=== Records supplied ===

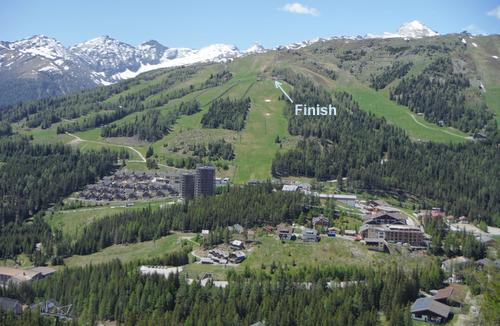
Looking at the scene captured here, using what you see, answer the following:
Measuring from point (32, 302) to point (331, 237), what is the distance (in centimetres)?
5349

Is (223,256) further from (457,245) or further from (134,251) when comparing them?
(457,245)

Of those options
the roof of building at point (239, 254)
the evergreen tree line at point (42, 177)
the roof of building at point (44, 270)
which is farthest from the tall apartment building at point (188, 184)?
the roof of building at point (239, 254)

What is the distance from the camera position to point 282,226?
12156cm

===

Task instructions
Print all of the data above word for word, leaving the pictures out.

Task result
Looking at the scene captured here, using what you see, answer the following:
Measuring from point (32, 302) to point (331, 237), what is the distance (in centimetres)?
5349

Is (223,256) further from (457,245) or further from (134,251) when comparing them?
(457,245)

Of those options
the roof of building at point (239, 254)
the evergreen tree line at point (42, 177)
the roof of building at point (44, 270)
which is farthest from the tall apartment building at point (188, 184)?
the roof of building at point (239, 254)

What is the distance from the camera position to point 282,226?
12156cm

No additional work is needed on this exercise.